### TASK DETAILS
Would you restate all the data that follows, word for word?
— START OF DATASET EXCERPTS —
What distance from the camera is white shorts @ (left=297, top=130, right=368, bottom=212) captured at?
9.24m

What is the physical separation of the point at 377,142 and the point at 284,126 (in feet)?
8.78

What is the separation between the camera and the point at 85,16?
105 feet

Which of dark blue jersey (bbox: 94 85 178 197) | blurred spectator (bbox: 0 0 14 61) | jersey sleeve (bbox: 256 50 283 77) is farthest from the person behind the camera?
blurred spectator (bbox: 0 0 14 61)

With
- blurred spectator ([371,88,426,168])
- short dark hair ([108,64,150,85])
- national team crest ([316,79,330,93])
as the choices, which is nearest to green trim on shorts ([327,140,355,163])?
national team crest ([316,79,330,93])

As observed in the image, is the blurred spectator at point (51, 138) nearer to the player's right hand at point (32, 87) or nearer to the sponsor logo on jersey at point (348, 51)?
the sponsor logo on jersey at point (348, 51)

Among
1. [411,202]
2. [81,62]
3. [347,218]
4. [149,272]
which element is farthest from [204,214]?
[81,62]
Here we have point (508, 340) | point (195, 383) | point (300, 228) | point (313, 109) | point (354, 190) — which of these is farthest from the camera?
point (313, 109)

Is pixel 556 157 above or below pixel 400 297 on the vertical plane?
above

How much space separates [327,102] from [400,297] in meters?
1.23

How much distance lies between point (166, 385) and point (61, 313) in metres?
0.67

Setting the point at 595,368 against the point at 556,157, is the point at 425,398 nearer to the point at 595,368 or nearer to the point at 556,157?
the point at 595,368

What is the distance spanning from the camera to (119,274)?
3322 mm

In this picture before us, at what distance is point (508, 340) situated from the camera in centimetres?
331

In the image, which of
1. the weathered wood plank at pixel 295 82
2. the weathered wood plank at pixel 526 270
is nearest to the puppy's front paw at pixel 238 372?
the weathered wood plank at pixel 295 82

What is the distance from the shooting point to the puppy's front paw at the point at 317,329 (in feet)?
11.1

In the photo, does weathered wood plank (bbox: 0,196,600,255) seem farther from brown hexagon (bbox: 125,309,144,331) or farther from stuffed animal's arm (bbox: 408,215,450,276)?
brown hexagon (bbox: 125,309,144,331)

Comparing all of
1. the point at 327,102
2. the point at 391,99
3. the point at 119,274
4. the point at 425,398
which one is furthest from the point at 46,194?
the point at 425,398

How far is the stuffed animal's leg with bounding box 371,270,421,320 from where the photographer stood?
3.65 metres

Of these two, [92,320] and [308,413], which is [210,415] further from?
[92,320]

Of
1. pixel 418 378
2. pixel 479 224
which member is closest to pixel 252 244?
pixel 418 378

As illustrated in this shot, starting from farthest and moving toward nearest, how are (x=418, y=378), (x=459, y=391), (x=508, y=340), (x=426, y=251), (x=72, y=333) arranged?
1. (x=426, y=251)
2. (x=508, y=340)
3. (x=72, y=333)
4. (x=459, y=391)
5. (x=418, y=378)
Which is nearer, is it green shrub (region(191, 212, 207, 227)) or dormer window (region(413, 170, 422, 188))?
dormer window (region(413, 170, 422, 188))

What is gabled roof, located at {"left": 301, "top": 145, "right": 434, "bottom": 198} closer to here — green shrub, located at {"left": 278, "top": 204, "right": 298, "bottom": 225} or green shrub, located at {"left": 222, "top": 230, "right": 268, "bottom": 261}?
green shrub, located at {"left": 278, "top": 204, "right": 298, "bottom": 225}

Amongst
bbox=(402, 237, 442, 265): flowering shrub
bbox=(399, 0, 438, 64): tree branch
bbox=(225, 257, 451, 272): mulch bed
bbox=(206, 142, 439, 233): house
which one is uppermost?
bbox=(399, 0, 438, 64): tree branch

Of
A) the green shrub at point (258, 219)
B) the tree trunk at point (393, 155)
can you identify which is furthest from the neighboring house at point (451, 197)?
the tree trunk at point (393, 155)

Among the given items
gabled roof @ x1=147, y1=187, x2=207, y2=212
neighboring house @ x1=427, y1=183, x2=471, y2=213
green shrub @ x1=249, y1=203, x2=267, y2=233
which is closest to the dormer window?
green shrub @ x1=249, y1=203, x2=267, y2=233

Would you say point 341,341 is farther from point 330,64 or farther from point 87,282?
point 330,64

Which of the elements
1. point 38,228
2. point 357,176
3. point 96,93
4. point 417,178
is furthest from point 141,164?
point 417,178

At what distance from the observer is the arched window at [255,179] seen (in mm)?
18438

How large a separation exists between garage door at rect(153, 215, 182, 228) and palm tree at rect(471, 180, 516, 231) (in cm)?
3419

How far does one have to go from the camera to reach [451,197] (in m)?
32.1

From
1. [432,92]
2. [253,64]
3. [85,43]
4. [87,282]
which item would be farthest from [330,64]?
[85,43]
— END OF DATASET EXCERPTS —
### FULL ANSWER
What distance from the camera is white shorts @ (left=297, top=130, right=368, bottom=212) captured at?
9.24m

What is the physical separation of the point at 377,142 and the point at 284,126 (in feet)?
8.78

What is the separation between the camera and the point at 85,16?
105 feet

Which of dark blue jersey (bbox: 94 85 178 197) | blurred spectator (bbox: 0 0 14 61) | jersey sleeve (bbox: 256 50 283 77) is farthest from the person behind the camera?
blurred spectator (bbox: 0 0 14 61)

With
- blurred spectator ([371,88,426,168])
- short dark hair ([108,64,150,85])
- national team crest ([316,79,330,93])
as the choices, which is nearest to green trim on shorts ([327,140,355,163])?
national team crest ([316,79,330,93])

As observed in the image, is the blurred spectator at point (51, 138) nearer to the player's right hand at point (32, 87) or nearer to the sponsor logo on jersey at point (348, 51)?
the sponsor logo on jersey at point (348, 51)

Among
1. [411,202]
2. [81,62]
3. [347,218]
4. [149,272]
which element is farthest from [204,214]?
[81,62]
Here we have point (508, 340) | point (195, 383) | point (300, 228) | point (313, 109) | point (354, 190) — which of these is farthest from the camera?
point (313, 109)

Is pixel 556 157 above or below pixel 400 297 on the vertical plane?
above

How much space separates [327,102] from [400,297] in meters?
1.23

How much distance lies between point (166, 385) and point (61, 313) in metres?
0.67

Setting the point at 595,368 against the point at 556,157, is the point at 425,398 nearer to the point at 595,368 or nearer to the point at 556,157?
the point at 595,368

What is the distance spanning from the camera to (119,274)?
3322 mm

In this picture before us, at what distance is point (508, 340) situated from the camera in centimetres?
331

In the image, which of
1. the weathered wood plank at pixel 295 82
2. the weathered wood plank at pixel 526 270
is nearest to the puppy's front paw at pixel 238 372?
the weathered wood plank at pixel 295 82

What is the distance from the shooting point to the puppy's front paw at the point at 317,329 (in feet)?
11.1

In the photo, does weathered wood plank (bbox: 0,196,600,255) seem farther from brown hexagon (bbox: 125,309,144,331) or farther from stuffed animal's arm (bbox: 408,215,450,276)?
brown hexagon (bbox: 125,309,144,331)

Comparing all of
1. the point at 327,102
2. the point at 391,99
3. the point at 119,274
4. the point at 425,398
which one is furthest from the point at 46,194?
the point at 425,398

How far is the stuffed animal's leg with bounding box 371,270,421,320 from where the photographer stood?
3.65 metres

Of these two, [92,320] and [308,413], which is [210,415] further from?
[92,320]

Of
1. pixel 418 378
2. pixel 479 224
which member is closest to pixel 252 244?
pixel 418 378

As illustrated in this shot, starting from farthest and moving toward nearest, how are (x=418, y=378), (x=459, y=391), (x=508, y=340), (x=426, y=251), (x=72, y=333) arranged?
1. (x=426, y=251)
2. (x=508, y=340)
3. (x=72, y=333)
4. (x=459, y=391)
5. (x=418, y=378)
Which is nearer, is it green shrub (region(191, 212, 207, 227)) or dormer window (region(413, 170, 422, 188))?
dormer window (region(413, 170, 422, 188))

What is gabled roof, located at {"left": 301, "top": 145, "right": 434, "bottom": 198} closer to here — green shrub, located at {"left": 278, "top": 204, "right": 298, "bottom": 225} or green shrub, located at {"left": 222, "top": 230, "right": 268, "bottom": 261}?
green shrub, located at {"left": 278, "top": 204, "right": 298, "bottom": 225}

Amongst
bbox=(402, 237, 442, 265): flowering shrub
bbox=(399, 0, 438, 64): tree branch
bbox=(225, 257, 451, 272): mulch bed
bbox=(206, 142, 439, 233): house
which one is uppermost?
bbox=(399, 0, 438, 64): tree branch

Of
A) the green shrub at point (258, 219)
B) the tree trunk at point (393, 155)
can you identify which is furthest from the neighboring house at point (451, 197)?
the tree trunk at point (393, 155)

Among the given items
gabled roof @ x1=147, y1=187, x2=207, y2=212
neighboring house @ x1=427, y1=183, x2=471, y2=213
green shrub @ x1=249, y1=203, x2=267, y2=233
which is closest to the dormer window?
green shrub @ x1=249, y1=203, x2=267, y2=233

Would you say point 341,341 is farther from point 330,64 or farther from point 87,282?
point 330,64

Which of the elements
1. point 38,228
2. point 357,176
3. point 96,93
4. point 417,178
is furthest from point 141,164?
point 417,178

At what distance from the observer is the arched window at [255,179] seen (in mm)?
18438

How large a separation exists between garage door at rect(153, 215, 182, 228) and palm tree at rect(471, 180, 516, 231) (in cm)?
3419

How far does one have to go from the camera to reach [451,197] (in m)?
32.1

From
1. [432,92]
2. [253,64]
3. [85,43]
4. [87,282]
which item would be farthest from [330,64]?
[85,43]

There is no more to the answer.